» AIM OF THE TASK: Pull out the lines of the data below, beginning at the line that contains "Mask each instance of cell." and stopping after the line that contains "445L660 454L654 479L641", and reproduce them verbatim without the picture.

» DATASET:
-- start --

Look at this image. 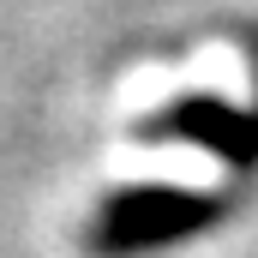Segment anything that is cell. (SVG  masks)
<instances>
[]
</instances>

-- end --
-- start --

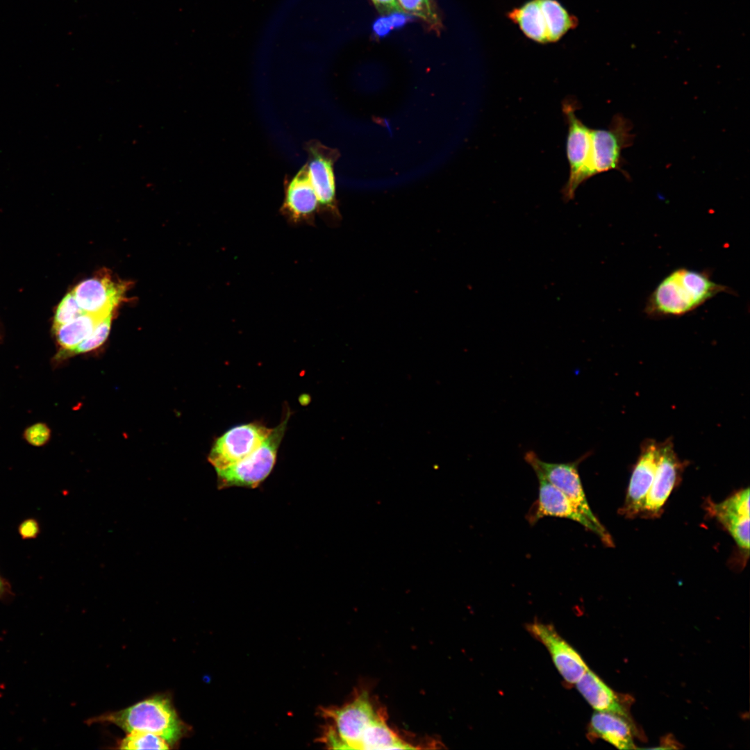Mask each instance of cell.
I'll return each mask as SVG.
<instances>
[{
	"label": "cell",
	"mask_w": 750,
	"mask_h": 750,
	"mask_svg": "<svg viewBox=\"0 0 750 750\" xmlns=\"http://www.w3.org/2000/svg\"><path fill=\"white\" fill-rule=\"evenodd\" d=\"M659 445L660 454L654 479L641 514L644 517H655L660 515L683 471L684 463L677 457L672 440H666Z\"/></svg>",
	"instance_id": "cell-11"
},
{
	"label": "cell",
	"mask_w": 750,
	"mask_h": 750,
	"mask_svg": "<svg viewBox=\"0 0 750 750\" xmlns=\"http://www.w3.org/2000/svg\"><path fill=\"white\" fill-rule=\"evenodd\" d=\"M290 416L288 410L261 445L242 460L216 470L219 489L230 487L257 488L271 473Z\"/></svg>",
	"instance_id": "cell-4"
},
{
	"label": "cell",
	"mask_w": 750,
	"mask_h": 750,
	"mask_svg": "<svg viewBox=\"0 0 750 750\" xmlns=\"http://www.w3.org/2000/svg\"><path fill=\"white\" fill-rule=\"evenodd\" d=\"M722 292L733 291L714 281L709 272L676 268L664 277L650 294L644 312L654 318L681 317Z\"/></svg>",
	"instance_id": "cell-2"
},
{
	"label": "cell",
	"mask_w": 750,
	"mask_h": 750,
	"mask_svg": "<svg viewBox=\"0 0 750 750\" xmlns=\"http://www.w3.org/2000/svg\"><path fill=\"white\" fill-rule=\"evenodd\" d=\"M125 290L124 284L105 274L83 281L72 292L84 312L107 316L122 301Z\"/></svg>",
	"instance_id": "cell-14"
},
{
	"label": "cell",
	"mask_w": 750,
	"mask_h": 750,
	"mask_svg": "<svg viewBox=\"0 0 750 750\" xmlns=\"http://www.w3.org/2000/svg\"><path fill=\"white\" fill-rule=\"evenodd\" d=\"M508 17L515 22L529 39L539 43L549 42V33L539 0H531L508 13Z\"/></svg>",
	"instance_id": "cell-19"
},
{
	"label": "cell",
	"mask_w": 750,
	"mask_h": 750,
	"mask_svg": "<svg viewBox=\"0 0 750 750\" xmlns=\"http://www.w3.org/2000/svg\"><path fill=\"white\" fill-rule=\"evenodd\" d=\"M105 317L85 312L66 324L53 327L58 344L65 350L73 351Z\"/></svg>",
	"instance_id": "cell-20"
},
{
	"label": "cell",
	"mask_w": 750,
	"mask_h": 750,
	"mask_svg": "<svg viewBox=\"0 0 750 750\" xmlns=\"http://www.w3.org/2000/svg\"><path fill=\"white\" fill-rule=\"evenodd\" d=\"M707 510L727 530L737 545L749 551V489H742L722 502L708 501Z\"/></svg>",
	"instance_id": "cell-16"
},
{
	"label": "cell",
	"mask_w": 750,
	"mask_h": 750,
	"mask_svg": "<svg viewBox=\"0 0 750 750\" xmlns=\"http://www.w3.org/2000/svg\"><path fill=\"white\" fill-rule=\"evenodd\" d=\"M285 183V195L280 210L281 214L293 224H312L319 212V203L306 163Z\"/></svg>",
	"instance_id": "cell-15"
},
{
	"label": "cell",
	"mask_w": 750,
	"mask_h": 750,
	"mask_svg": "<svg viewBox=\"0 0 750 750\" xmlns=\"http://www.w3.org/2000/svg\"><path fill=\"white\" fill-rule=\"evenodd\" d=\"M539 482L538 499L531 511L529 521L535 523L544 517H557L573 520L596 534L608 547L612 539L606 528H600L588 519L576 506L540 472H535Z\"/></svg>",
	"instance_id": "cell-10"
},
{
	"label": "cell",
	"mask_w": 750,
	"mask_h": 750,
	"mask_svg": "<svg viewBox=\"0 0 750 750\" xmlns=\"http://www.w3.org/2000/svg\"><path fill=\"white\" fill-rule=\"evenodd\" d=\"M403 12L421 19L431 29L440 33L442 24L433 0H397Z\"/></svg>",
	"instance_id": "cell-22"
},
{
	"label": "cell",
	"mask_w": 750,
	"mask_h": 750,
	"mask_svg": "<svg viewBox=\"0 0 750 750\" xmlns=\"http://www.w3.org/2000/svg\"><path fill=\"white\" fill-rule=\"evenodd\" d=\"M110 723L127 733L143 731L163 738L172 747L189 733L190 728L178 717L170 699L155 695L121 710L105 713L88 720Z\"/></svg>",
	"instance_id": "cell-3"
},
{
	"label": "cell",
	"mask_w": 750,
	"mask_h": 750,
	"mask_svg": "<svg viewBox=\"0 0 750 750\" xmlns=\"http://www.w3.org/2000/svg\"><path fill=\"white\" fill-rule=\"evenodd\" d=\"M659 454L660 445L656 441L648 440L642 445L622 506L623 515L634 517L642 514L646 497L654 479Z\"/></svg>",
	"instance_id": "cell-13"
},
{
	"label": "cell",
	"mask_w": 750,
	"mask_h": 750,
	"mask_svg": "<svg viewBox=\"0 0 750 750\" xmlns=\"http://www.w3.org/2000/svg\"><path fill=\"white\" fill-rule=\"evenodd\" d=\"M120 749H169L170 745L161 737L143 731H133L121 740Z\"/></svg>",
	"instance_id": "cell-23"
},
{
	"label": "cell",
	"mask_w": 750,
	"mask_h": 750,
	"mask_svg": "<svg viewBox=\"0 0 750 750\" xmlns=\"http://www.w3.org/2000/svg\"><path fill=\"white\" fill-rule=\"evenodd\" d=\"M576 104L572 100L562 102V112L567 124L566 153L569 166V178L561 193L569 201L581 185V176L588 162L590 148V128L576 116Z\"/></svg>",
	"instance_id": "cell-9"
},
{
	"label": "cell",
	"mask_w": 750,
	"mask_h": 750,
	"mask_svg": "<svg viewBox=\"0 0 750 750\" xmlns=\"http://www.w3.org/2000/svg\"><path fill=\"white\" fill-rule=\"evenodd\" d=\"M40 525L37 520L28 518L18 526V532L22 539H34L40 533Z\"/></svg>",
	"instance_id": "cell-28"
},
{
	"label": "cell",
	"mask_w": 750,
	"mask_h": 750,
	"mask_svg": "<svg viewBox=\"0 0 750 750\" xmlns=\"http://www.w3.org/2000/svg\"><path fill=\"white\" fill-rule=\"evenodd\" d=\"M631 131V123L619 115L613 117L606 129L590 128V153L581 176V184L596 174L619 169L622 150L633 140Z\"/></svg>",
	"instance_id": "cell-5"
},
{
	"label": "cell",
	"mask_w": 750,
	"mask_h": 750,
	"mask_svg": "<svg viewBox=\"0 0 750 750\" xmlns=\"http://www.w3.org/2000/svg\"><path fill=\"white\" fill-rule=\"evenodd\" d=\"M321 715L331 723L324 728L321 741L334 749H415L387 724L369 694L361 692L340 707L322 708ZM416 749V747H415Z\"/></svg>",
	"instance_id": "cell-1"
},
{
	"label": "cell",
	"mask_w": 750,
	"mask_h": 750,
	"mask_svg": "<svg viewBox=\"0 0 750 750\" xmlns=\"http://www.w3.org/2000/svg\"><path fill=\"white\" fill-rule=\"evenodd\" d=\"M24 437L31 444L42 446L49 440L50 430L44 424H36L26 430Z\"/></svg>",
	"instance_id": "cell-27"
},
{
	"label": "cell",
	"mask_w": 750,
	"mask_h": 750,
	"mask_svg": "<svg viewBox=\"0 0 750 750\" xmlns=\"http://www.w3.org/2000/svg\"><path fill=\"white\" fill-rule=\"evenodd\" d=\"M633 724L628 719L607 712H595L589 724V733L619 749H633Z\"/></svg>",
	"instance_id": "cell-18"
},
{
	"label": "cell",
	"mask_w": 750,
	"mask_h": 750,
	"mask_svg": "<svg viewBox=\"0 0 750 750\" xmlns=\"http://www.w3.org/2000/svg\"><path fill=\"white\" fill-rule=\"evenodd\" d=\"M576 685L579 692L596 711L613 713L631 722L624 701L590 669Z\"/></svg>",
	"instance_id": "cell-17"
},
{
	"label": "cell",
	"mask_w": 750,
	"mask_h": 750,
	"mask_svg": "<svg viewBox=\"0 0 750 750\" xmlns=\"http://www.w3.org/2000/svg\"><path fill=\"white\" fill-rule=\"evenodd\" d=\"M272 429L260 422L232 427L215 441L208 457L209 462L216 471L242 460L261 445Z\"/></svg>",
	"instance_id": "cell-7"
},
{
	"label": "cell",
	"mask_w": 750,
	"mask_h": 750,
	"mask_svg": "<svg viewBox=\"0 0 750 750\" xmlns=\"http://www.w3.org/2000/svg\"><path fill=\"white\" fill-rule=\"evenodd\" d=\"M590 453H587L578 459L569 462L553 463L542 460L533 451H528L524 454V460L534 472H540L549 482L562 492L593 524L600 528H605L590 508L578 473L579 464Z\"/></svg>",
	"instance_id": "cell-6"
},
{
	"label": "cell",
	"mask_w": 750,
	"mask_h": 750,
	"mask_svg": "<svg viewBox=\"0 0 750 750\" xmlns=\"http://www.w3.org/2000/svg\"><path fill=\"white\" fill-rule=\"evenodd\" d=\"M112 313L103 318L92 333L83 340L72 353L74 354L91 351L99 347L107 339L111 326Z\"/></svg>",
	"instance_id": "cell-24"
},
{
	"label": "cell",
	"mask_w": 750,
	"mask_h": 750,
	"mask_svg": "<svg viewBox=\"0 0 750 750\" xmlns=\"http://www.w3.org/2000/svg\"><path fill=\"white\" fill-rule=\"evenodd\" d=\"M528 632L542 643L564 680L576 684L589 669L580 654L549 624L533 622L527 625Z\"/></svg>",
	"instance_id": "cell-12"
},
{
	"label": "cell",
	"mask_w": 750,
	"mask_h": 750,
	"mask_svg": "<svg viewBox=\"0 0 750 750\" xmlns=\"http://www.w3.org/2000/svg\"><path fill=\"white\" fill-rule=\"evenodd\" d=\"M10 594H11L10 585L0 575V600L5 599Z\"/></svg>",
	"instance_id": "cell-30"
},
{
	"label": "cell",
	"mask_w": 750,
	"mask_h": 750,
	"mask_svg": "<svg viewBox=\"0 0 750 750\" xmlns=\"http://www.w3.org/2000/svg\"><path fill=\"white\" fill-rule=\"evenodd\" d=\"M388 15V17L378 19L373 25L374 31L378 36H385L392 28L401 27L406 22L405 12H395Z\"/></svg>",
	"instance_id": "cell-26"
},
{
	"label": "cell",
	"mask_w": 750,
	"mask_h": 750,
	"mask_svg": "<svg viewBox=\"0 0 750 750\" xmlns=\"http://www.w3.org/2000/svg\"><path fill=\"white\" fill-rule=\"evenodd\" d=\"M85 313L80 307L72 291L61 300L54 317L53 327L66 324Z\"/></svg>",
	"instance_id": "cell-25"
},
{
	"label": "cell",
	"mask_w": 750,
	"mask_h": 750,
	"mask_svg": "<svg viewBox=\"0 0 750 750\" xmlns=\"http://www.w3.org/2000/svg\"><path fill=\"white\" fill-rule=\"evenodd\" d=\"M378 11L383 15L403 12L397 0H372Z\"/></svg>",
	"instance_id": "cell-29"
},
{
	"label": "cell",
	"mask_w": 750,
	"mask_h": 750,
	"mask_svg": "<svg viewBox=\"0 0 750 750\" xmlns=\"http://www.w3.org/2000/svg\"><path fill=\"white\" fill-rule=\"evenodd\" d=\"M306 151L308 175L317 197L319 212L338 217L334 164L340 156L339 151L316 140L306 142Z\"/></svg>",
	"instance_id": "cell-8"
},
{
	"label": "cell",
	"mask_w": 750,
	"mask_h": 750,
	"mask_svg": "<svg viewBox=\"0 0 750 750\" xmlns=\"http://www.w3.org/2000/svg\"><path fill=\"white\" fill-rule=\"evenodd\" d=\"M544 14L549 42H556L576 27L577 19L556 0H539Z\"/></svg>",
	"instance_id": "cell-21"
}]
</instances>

-- end --

» ANSWER TO THIS TASK:
Mask each instance of cell.
I'll return each mask as SVG.
<instances>
[{
	"label": "cell",
	"mask_w": 750,
	"mask_h": 750,
	"mask_svg": "<svg viewBox=\"0 0 750 750\" xmlns=\"http://www.w3.org/2000/svg\"><path fill=\"white\" fill-rule=\"evenodd\" d=\"M659 445L660 454L654 479L641 514L644 517H655L660 515L683 471L684 463L677 457L672 440H666Z\"/></svg>",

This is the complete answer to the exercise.